How Courts Work
Learn about the courts that hear cases in Winnebago County.
Courts in Illinois
A court of last resort, known as a Supreme Court, is the highest court in Illinois, located in the State’s capital of Springfield, IL. The Supreme Court presides over all courts in the State and typically hears appeals from the Appellate Courts. The Appellate level of the system is an intermediate Court of Appeals. These courts, with 5 total districts located throughout the state, hear appeals for cases originally heard at the trial court level. Winnebago and Boone County are a part of the Second Judicial District of the Appellate Court. In Illinois, we call trial courts Circuit Courts. There are a total of 23 Circuit Courts. Winnebago and Boone County are a part of the 17th Judicial Circuit. The 17th Judicial Circuit has two county courthouses- one in each of the counties (Winnebago and Boone).
Inside the Courts
You will probably find these court employees and staff members when you enter the court house:
- The Court Clerk: If you are giving the court paperwork (otherwise known as “filing”) or trying to ask general questions about a case, you can visit the Clerk’s office. The Clerk is in charge of filing documents that parties submit to the court. You can find them on the first floor of the Winnebago County Courthouse (Room 108).

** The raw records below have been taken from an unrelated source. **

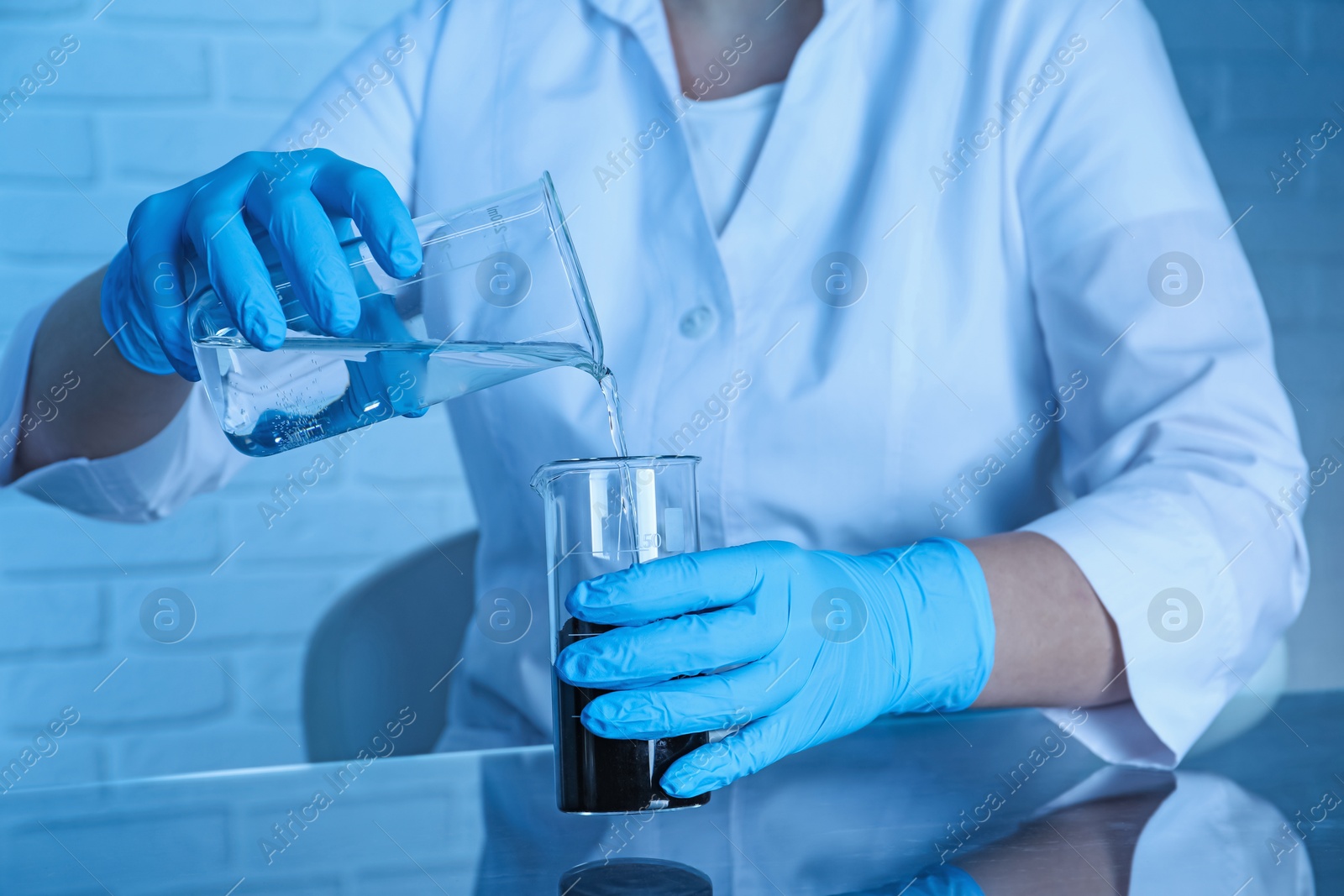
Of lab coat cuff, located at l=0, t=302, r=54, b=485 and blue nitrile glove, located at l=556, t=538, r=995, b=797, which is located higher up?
lab coat cuff, located at l=0, t=302, r=54, b=485

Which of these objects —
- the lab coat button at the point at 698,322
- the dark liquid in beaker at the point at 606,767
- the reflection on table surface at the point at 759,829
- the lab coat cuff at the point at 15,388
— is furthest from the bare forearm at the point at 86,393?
the dark liquid in beaker at the point at 606,767

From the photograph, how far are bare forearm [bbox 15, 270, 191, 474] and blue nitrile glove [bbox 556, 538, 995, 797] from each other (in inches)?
25.3

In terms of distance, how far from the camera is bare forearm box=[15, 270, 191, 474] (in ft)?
3.54

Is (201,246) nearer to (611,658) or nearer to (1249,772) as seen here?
(611,658)

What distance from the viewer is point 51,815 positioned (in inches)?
35.4

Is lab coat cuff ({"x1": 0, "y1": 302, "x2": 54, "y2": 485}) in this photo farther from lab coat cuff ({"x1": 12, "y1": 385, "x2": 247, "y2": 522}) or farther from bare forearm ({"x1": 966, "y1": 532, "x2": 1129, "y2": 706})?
bare forearm ({"x1": 966, "y1": 532, "x2": 1129, "y2": 706})

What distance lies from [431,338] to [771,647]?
0.33m

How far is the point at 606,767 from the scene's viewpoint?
71cm

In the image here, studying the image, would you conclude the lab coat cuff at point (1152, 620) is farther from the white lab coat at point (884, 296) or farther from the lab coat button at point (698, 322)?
the lab coat button at point (698, 322)

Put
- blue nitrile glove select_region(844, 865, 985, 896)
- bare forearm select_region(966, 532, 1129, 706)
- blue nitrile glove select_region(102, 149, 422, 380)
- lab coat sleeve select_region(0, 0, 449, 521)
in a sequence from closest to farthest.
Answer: blue nitrile glove select_region(844, 865, 985, 896) < blue nitrile glove select_region(102, 149, 422, 380) < bare forearm select_region(966, 532, 1129, 706) < lab coat sleeve select_region(0, 0, 449, 521)

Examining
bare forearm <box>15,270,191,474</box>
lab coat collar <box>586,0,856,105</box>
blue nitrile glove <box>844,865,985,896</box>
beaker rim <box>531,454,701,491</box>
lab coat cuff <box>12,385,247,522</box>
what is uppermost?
lab coat collar <box>586,0,856,105</box>

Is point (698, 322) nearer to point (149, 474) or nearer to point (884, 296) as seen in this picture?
point (884, 296)

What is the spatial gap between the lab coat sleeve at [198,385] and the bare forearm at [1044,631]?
0.85 meters

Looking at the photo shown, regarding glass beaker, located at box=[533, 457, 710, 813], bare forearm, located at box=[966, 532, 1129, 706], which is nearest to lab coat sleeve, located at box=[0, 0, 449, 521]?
glass beaker, located at box=[533, 457, 710, 813]
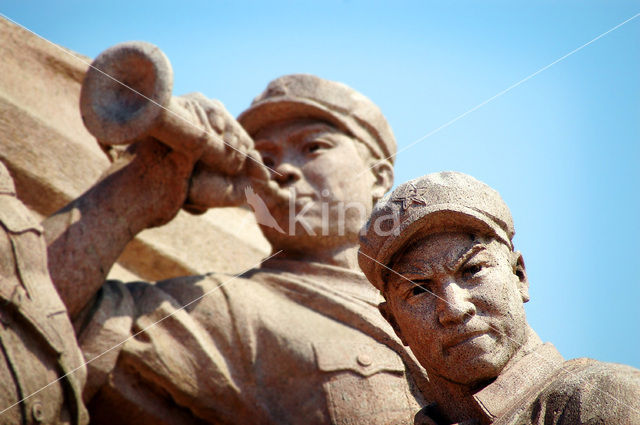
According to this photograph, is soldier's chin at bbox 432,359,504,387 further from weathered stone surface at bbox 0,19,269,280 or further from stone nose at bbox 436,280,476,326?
weathered stone surface at bbox 0,19,269,280

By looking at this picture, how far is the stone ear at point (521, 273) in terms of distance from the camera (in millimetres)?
4020

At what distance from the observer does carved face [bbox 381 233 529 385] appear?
376 centimetres

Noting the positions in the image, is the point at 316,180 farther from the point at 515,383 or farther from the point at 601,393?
the point at 601,393

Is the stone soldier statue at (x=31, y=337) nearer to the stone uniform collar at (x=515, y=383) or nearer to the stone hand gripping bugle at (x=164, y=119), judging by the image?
the stone hand gripping bugle at (x=164, y=119)

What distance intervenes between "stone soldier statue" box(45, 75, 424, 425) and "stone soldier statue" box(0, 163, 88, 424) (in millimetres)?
399

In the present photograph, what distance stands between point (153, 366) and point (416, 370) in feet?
3.65

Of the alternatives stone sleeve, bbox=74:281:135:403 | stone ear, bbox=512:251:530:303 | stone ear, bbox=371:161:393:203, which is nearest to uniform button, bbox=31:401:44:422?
stone sleeve, bbox=74:281:135:403

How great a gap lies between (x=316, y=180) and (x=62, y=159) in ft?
5.11

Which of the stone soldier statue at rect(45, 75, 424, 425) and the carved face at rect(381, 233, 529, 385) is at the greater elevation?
the stone soldier statue at rect(45, 75, 424, 425)

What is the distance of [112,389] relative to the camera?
533 cm

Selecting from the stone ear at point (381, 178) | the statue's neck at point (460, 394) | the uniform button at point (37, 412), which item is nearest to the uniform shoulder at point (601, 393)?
the statue's neck at point (460, 394)

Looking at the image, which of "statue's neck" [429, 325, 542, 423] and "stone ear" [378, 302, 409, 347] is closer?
"statue's neck" [429, 325, 542, 423]

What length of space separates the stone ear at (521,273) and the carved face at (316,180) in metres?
2.07

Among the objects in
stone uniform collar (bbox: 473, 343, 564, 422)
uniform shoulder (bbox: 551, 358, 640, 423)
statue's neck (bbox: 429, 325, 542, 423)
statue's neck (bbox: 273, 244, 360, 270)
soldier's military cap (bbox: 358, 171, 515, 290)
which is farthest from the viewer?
statue's neck (bbox: 273, 244, 360, 270)
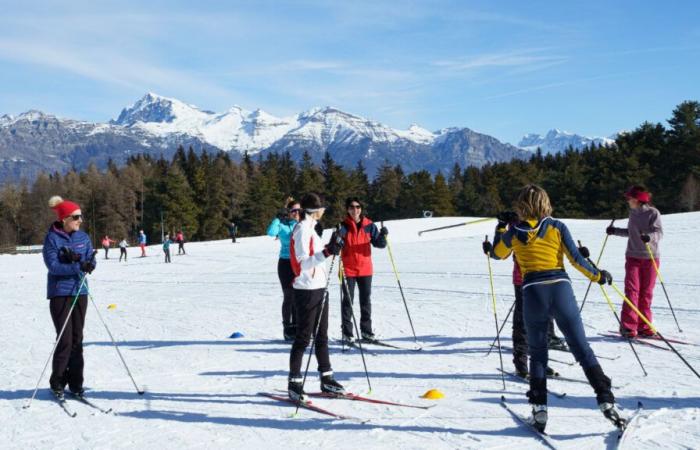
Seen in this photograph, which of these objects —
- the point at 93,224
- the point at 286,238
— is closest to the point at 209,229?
the point at 93,224

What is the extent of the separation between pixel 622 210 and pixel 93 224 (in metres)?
62.4

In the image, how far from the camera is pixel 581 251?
4.89m

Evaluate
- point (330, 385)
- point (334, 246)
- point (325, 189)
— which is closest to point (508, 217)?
point (334, 246)

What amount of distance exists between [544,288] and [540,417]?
102 cm

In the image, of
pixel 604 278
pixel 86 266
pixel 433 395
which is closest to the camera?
pixel 604 278

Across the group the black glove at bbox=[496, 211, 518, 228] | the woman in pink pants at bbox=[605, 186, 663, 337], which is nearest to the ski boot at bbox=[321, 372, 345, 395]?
the black glove at bbox=[496, 211, 518, 228]

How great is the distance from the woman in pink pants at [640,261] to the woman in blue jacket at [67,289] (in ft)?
21.7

- Judges: Every courtroom has a judge, who makes the decisions about the issues raised by those in court. They wear a black robe and sit in the front of the court, facing everyone else. There are two types of judges you’ll meet at the Winnebago County Courthouse- Associate and Circuit Judges. Associate Judges are appointed by the court, and Circuit Judges are elected by voters at a general election. It's customary to refer to judges as “Your Honor” while in the courtroom.
- The Courtroom Clerk: Every courtroom has a clerk who helps the judge to manage the cases being heard- this includes keeping records or scheduling future hearings. They typically sit to the left or right of the judge.
- A Bailiff: Bailiffs are in charge of security of the courtroom. They also help the judge organize who appears when during a given time slot. Let the bailiff, typically in a dark suit, know who you are and what case you are involved in when you arrive in the courtroom.
- An Interpreter: When either a party or witness in a case is unable to understand English, there is a court interpreter that can arrive to help those non-English speakers understand.
If you are curious what goes on in a courtroom, you are able to watch most hearings and trials, as they are open to the public. That way, you have an idea of what to expect.